Mulenga, JSC, who wrote the lead judgment of the court stated:

In my view, for the Constitutional Court to have jurisdiction the petition must show, on the face of it, that the interpretation of a provision of the Constitution is required. It is not enough to allege merely that a constitutional provision has been violated. If, therefore, any rights have been violated as claimed, these are enforceable under Article 50 of the Constitution by another competent court.”


In the case of Attorney General vs. Major General D. Tinyefuza Constitutional Appeal No. 01 of 1997, Wambuzi C.J. (as he then was) stated:

In my view, jurisdiction of the Constitutional Court is limited in Article 137 (1) of the Constitution to interpretation of the Constitution. Put in a different way, no other jurisdiction apart from interpretation of the Constitution is given. In these circumstances I would hold that unless the question before the Constitutional Court depends for its determination on the Constitution, the Constitutional Court has no jurisdiction.”

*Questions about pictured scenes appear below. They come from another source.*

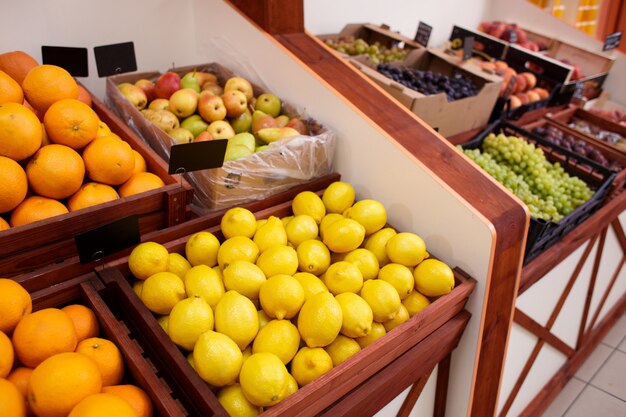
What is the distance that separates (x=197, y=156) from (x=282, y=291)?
469 millimetres

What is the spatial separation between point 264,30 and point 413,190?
0.89 m

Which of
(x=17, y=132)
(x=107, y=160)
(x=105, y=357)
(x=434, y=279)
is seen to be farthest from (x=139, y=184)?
(x=434, y=279)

This court has, therefore, laid down the principle that unless a petitioner shows that there is a provision or provisions in the Constitution which requires interpretation by the Constitutional Court, the Constitutional Court has no jurisdiction to entertain the petition. The Constitutional Court was established under Article 137 to interpret the Constitution and to provide redress or give directions where, consequent upon that interpretation, it deems it appropriate. It was not established merely to enforce the Constitution, as a court of first instance, against infringement of constitutional provisions.


In the instant case, the appellants did not show what provision of the Constitution needed to be interpreted by the Constitutional Court for that court to grant them the redress they were seeking. Their contention was merely that Article 26(1) and (2) of the Constitution which protects a person from deprivation of property was violated and therefore, they are entitled to bring their petition before the Constitutional Court. While the alleged continuous freezing and holding of the appellants’ accounts by the 2nd respondent may, if proved, be an infringement of Article 26(1) and (2) of the Constitution, this alone cannot qualify it to be brought as a petition before the Constitutional Court.


I, therefore, find that the Constitutional Court did not err by declining to entertain the appellants’ claim that there was an act by the 2nd respondent of continuous freezing and holding of their accounts. In the result, I find no merit in the appellants’ appeal and I would accordingly dismiss it.


Since it appears for reasons which should be investigated by a competent court (if the appellants are so inclined to pursue that course) that the 2nd respondent is still holding the appellants accounts, I would not, for that reason, make an order as to costs both here and in the courts below.



Dated at Kampala this 30th day of …October 2015.